I sometimes get very confused and upset when I am in pain. I am told to pray. Well, I meditate and pray daily. I am told to praise God. I try to live by what Matthew writes in chapter 5, verse 16. I live my life doing what I can to reflect on the glory of God. But I still suffer in pain. There are two things that I truly believe: suffering is not the last word in my life, and, for God, all things are possible.
Do not get me wrong; I rarely ask God to lift my pain. There too many people suffering more than me, and whom I pray for God to comfort. This praying for others helps me cope with my difficulties. This is one way God eases my pain. And yet, there are times that I do complain to God; never as critically as Job does. I think I complain because when I am in pain, I feel like I am lost in the wilderness.

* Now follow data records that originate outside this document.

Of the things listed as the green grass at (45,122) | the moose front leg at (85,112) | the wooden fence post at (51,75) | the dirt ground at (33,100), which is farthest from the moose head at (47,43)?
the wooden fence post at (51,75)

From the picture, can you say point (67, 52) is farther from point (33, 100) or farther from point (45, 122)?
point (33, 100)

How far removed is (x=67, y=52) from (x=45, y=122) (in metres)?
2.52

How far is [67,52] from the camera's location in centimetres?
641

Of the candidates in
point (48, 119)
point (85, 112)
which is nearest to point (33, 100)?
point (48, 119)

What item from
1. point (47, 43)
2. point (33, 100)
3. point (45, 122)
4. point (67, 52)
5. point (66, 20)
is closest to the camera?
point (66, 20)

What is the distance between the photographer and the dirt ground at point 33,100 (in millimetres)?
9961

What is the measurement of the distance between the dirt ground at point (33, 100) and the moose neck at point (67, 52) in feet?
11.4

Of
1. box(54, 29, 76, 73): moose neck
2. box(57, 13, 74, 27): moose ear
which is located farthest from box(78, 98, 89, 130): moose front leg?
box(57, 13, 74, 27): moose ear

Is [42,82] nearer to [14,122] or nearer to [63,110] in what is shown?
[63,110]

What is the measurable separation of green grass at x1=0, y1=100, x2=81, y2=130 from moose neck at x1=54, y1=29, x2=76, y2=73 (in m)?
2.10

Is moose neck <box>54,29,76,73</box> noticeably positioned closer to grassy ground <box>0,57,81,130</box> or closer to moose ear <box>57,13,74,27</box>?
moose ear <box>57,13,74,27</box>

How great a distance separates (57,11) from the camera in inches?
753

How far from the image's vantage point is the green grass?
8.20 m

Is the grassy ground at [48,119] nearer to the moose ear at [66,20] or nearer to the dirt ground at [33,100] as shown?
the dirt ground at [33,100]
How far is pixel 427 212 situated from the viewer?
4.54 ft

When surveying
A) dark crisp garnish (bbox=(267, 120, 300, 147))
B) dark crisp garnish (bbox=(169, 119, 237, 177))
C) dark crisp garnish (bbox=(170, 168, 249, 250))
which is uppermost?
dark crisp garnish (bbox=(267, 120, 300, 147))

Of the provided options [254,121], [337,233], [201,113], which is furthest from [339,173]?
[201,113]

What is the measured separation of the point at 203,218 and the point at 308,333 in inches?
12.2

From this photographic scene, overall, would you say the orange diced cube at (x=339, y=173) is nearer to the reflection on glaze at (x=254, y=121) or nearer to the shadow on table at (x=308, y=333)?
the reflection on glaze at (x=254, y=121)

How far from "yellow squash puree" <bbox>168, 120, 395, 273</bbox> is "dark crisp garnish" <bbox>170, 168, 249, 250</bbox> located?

Then I remember that Jesus fasted for forty days in the wilderness, and I immediately find relief from this feeling. I never feel that my pain is sanctioned by God; He does not give me my pain, He comforts me when I need it. My loving wife and daughter both tell me that pain is not what stops me from doing things. It is the fear of pain that does. Mt prayers for God is to give me the courage to continue, to not give up.
My thoughts and actions are all aimed at making life pleasant for others; I do not anger at a person’s self-centeredness. I pray that God eases them of him of his burdens so he may be happy as me. I pray to comfort others, and as long as God allows me to do this, I am happy, pain or no pain.
I praise our Lord for all the good things in my life. And they are plentiful.